━━━━━ TASK MATERIAL

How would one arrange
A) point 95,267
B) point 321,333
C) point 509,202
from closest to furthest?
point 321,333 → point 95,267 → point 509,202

━━━━━━━━━━

Take the entries and copy them out exactly.

■ EXERCISE ANSWER
How would one arrange
A) point 95,267
B) point 321,333
C) point 509,202
from closest to furthest?
point 321,333 → point 95,267 → point 509,202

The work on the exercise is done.